X-Distill: Cross-Architecture Vision Distillation for Visuomotor Learning
This addresses data efficiency in robotic manipulation, though it is incremental as it builds on existing distillation techniques.
The paper tackles the challenge of data scarcity in robotic visuomotor learning by introducing X-Distill, a method that distills knowledge from a large Vision Transformer to a compact CNN, achieving state-of-the-art performance on 34 simulated and 5 real-world tasks.

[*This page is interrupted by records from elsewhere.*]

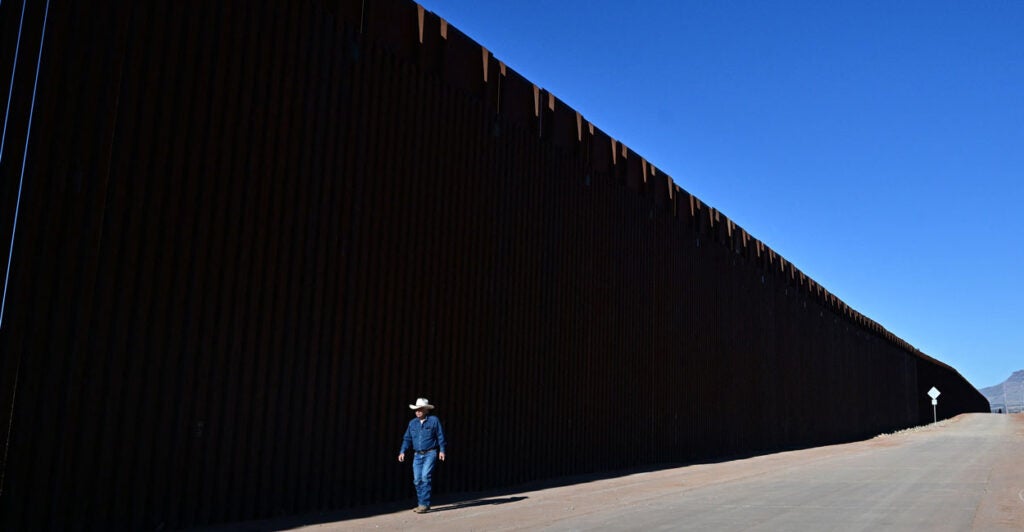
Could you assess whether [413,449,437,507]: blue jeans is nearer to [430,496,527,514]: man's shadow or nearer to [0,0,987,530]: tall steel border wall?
[430,496,527,514]: man's shadow

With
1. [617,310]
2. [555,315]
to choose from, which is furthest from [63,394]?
[617,310]

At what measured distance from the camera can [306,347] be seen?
448 inches

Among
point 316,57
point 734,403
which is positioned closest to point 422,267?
point 316,57

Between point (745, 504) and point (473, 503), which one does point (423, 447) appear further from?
point (745, 504)

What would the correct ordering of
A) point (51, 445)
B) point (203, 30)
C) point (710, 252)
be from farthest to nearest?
1. point (710, 252)
2. point (203, 30)
3. point (51, 445)

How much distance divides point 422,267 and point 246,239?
12.2ft

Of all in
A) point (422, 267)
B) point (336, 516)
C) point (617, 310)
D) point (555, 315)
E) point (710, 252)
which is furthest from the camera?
point (710, 252)

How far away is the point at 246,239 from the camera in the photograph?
10.6 meters

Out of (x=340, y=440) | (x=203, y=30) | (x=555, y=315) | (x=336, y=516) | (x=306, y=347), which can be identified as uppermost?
(x=203, y=30)

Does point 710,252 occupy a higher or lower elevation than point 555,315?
higher

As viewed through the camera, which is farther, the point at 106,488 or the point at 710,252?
the point at 710,252

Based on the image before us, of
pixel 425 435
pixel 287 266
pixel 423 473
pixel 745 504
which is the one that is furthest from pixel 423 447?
pixel 745 504

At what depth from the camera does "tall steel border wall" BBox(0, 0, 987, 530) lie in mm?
8516

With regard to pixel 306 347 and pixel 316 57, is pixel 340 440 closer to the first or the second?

Visuomotor policies often leverage large pre-trained Vision Transformers (ViTs) for their powerful generalization capabilities. However, their significant data requirements present a major challenge in the data-scarce context of most robotic learning settings, where compact CNNs with strong inductive biases can be more easily optimized. To address this trade-off, we introduce X-Distill, a simple yet highly effective method that synergizes the strengths of both architectures. Our approach involves an offline, cross-architecture knowledge distillation, transferring the rich visual representations of a large, frozen DINOv2 teacher to a compact ResNet-18 student on the general-purpose ImageNet dataset. This distilled encoder, now endowed with powerful visual priors, is then jointly fine-tuned with a diffusion policy head on the target manipulation tasks. Extensive experiments on $34$ simulated benchmarks and $5$ challenging real-world tasks demonstrate that our method consistently outperforms policies equipped with from-scratch ResNet or fine-tuned DINOv2 encoders. Notably, X-Distill also surpasses 3D encoders that utilize privileged point cloud observations or much larger Vision-Language Models. Our work highlights the efficacy of a simple, well-founded distillation strategy for achieving state-of-the-art performance in data-efficient robotic manipulation.